#### What this task involves
Pull out, word for word, the lines from the very start of the entries through the line containing "(D) the dark blue pond water at [649,257]", with both ends included. Leave the pictures out of your answer.

(Scene-based reasoning records)
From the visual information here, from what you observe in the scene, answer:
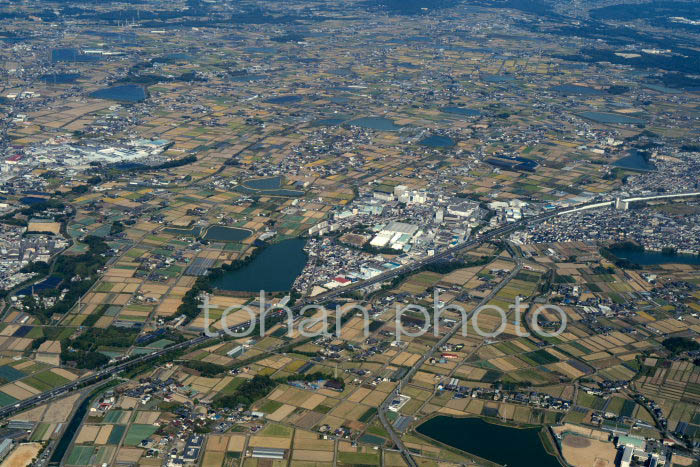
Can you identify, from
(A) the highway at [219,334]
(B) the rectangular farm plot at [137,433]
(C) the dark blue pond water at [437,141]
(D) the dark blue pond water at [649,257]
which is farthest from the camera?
(C) the dark blue pond water at [437,141]

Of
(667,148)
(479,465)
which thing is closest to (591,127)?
(667,148)

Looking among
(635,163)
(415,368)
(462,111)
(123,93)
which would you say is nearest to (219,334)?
(415,368)

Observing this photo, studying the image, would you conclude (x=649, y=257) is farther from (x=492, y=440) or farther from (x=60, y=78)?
(x=60, y=78)

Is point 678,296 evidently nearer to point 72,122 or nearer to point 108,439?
point 108,439

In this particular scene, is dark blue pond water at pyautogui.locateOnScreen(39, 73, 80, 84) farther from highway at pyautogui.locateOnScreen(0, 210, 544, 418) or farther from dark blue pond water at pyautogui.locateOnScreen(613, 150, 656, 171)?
dark blue pond water at pyautogui.locateOnScreen(613, 150, 656, 171)

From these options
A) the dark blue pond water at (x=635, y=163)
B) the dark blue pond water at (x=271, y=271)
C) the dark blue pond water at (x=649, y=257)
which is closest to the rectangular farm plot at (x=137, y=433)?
the dark blue pond water at (x=271, y=271)

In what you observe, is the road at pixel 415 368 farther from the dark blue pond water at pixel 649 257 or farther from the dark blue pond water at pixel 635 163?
the dark blue pond water at pixel 635 163

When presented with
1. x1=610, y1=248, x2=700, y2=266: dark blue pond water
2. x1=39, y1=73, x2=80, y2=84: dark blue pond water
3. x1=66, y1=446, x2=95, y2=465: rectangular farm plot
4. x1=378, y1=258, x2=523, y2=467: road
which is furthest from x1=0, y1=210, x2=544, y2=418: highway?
x1=39, y1=73, x2=80, y2=84: dark blue pond water

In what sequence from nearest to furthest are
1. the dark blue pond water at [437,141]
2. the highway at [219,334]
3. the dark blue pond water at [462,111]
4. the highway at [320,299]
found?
the highway at [219,334]
the highway at [320,299]
the dark blue pond water at [437,141]
the dark blue pond water at [462,111]

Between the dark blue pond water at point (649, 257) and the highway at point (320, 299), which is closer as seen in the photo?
the highway at point (320, 299)
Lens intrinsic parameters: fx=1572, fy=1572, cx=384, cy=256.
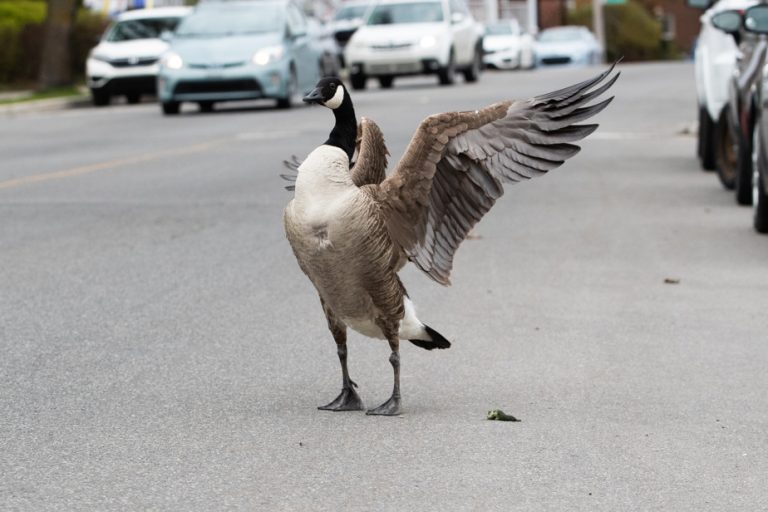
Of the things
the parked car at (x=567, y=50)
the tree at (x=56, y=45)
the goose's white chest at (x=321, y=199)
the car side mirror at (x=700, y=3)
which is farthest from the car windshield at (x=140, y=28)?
the goose's white chest at (x=321, y=199)

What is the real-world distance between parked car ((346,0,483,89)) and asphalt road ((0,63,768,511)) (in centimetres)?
1790

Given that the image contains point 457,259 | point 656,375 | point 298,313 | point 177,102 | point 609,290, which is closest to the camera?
point 656,375

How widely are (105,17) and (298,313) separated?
108ft

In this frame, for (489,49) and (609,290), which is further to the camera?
(489,49)

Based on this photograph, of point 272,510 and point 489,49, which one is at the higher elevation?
point 272,510

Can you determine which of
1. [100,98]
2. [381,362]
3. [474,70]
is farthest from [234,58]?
[381,362]

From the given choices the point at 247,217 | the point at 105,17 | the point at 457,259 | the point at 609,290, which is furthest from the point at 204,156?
the point at 105,17

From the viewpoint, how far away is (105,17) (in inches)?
1586

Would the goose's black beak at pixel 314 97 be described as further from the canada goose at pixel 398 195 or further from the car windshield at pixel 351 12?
the car windshield at pixel 351 12

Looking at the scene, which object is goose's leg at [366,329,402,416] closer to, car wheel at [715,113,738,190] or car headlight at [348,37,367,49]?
car wheel at [715,113,738,190]

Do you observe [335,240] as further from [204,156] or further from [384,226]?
[204,156]

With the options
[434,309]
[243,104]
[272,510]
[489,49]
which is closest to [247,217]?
[434,309]

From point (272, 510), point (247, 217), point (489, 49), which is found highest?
point (272, 510)

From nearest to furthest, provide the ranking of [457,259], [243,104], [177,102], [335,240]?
1. [335,240]
2. [457,259]
3. [177,102]
4. [243,104]
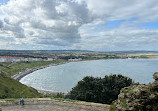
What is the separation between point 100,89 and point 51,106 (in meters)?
11.7

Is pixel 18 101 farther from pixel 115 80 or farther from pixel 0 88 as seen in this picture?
pixel 0 88

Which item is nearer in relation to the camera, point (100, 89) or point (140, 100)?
point (140, 100)

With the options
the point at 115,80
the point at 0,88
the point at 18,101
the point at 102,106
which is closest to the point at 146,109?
the point at 102,106

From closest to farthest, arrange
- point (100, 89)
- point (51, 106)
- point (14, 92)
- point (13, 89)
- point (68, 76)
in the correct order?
point (51, 106), point (100, 89), point (14, 92), point (13, 89), point (68, 76)

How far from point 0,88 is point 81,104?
998 inches

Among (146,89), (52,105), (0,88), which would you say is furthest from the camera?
(0,88)

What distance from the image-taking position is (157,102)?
9.22 meters

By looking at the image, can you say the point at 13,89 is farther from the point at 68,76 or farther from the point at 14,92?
the point at 68,76

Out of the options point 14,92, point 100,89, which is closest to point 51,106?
point 100,89

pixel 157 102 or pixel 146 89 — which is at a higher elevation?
pixel 146 89

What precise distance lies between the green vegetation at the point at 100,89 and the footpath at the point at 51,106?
779 centimetres

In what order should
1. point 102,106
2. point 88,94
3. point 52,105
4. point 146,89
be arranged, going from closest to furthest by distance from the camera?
point 146,89 → point 102,106 → point 52,105 → point 88,94

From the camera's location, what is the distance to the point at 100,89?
2531 cm

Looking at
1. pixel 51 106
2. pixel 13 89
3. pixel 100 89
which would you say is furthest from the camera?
pixel 13 89
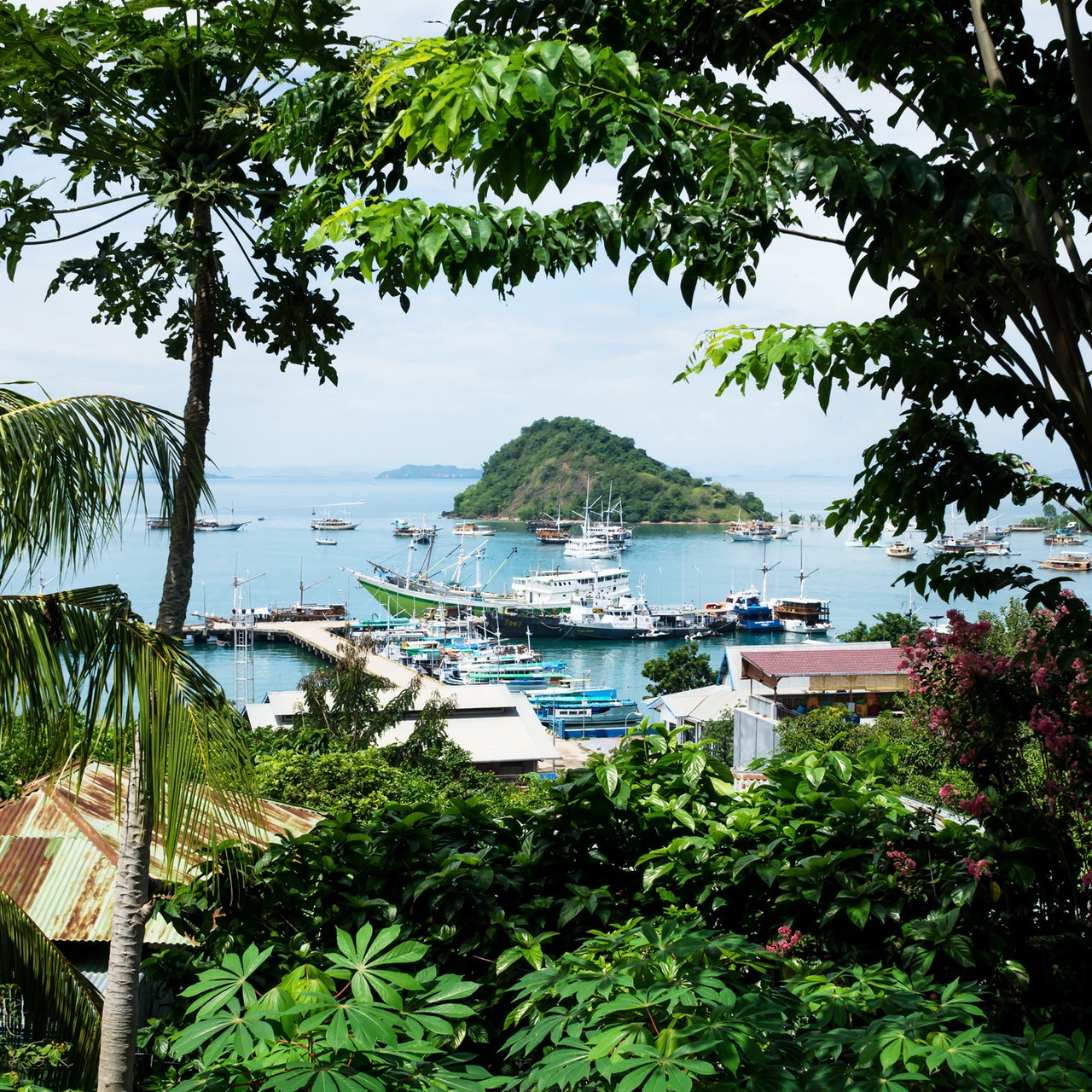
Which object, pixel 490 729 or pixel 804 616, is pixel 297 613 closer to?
pixel 804 616

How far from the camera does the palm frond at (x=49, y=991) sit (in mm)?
2457

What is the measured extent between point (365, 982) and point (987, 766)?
1.58 m

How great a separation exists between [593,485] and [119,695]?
306 ft

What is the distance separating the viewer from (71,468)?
206 cm

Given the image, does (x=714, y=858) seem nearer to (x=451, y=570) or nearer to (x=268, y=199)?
(x=268, y=199)

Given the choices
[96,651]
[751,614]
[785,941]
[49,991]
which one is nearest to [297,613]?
[751,614]

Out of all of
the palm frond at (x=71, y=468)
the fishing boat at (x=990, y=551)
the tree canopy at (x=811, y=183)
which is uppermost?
the tree canopy at (x=811, y=183)

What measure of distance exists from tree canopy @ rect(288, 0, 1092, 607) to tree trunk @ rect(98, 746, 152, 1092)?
1343 millimetres

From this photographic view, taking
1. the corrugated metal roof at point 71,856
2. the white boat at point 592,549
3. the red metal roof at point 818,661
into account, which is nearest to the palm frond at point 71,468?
the corrugated metal roof at point 71,856

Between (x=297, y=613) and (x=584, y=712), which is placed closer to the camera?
(x=584, y=712)

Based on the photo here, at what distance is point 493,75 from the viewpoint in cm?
148

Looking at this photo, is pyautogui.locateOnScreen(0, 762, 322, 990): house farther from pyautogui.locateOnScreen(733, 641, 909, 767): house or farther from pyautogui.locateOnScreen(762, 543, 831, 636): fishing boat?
pyautogui.locateOnScreen(762, 543, 831, 636): fishing boat

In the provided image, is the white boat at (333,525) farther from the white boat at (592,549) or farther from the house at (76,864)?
the house at (76,864)

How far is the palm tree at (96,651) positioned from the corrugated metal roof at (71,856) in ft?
4.35
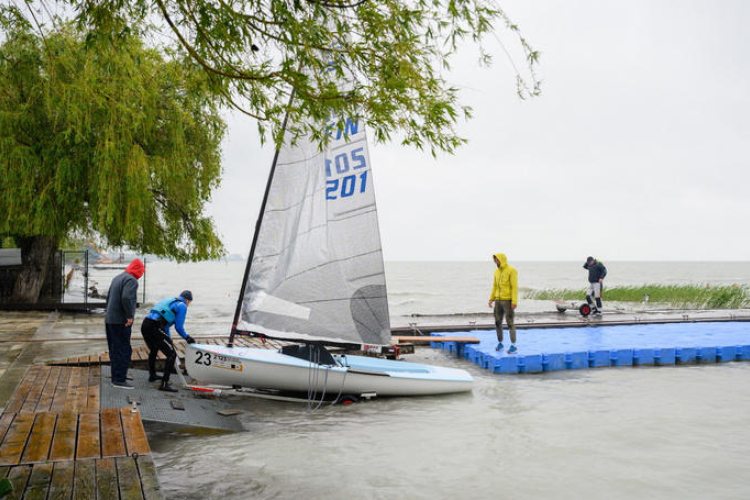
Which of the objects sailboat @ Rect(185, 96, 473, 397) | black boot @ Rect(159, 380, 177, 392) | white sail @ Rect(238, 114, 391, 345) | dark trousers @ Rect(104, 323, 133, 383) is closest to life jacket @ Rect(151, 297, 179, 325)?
dark trousers @ Rect(104, 323, 133, 383)

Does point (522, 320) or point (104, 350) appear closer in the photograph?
point (104, 350)

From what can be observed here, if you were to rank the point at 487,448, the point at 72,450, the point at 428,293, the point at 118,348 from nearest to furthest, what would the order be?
the point at 72,450 → the point at 487,448 → the point at 118,348 → the point at 428,293

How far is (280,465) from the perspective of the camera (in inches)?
256

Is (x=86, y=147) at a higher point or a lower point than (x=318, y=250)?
higher

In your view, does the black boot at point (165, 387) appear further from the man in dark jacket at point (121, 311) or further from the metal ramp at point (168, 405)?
the man in dark jacket at point (121, 311)

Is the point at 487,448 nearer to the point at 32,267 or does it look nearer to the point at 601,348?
the point at 601,348

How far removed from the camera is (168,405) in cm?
779

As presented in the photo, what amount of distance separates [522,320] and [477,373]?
713 cm

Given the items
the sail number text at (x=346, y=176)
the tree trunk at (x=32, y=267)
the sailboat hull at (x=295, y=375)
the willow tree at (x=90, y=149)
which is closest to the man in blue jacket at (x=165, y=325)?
the sailboat hull at (x=295, y=375)

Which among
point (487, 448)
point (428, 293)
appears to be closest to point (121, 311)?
point (487, 448)

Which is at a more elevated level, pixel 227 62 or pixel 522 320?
pixel 227 62

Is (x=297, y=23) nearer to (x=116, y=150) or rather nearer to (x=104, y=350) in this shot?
(x=104, y=350)

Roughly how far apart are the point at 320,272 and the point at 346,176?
166 centimetres

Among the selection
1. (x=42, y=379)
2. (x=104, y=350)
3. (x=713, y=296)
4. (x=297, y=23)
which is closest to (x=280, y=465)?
(x=42, y=379)
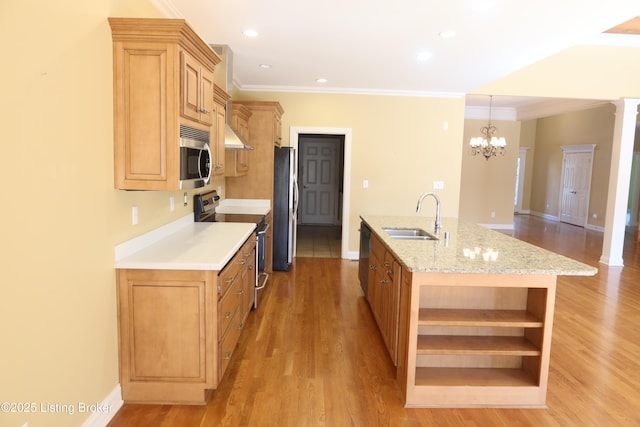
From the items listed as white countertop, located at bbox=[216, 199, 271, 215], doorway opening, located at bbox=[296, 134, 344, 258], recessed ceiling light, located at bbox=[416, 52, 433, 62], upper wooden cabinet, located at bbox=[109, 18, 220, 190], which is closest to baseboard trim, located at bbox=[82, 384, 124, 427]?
upper wooden cabinet, located at bbox=[109, 18, 220, 190]

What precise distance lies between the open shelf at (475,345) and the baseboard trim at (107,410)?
174cm

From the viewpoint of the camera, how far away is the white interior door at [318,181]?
1006cm

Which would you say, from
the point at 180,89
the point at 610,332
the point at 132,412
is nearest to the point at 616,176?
the point at 610,332

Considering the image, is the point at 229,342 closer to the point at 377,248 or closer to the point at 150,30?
the point at 377,248

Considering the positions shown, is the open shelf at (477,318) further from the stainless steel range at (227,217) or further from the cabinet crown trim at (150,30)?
the cabinet crown trim at (150,30)

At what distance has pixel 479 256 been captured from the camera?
8.94ft

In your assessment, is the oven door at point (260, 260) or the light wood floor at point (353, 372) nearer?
the light wood floor at point (353, 372)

#### Exercise result
From the visual information here, from what you observe in the scene, answer:
Can you identify, from
(A) the highway at [219,334]
(B) the rectangular farm plot at [137,433]
(C) the dark blue pond water at [437,141]
(D) the dark blue pond water at [649,257]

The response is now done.